=== Begin Enclosure ===

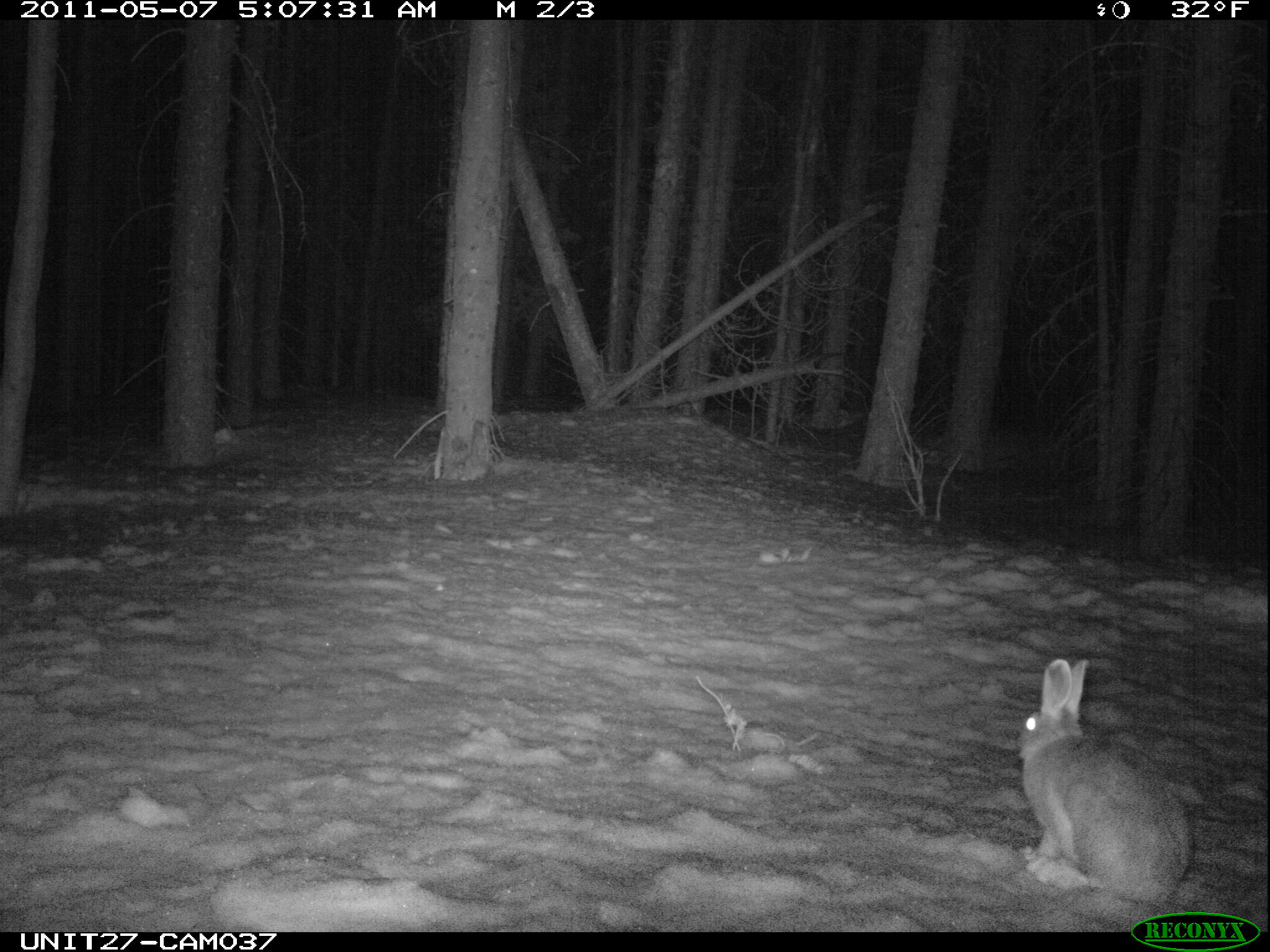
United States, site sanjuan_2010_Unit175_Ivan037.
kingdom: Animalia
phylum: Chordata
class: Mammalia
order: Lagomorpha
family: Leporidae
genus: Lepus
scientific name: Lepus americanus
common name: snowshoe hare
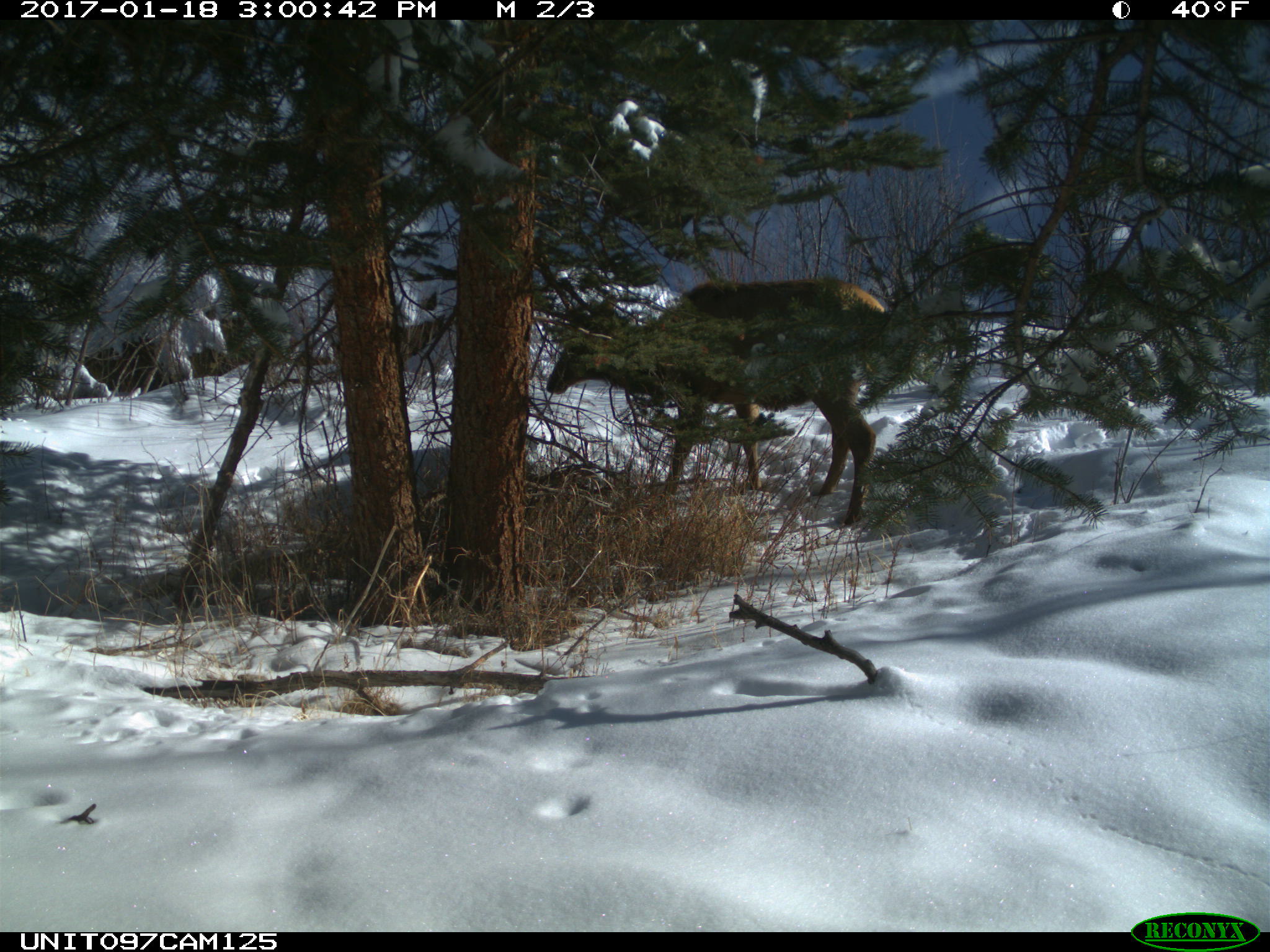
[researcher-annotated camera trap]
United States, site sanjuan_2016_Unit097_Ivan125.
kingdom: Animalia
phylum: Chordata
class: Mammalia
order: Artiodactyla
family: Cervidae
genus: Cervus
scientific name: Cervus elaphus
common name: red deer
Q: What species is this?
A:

=== End Enclosure ===

Exercise brief – Work out how many lines of the listing above include the word "United". Report only the number.

Output for this exercise – 2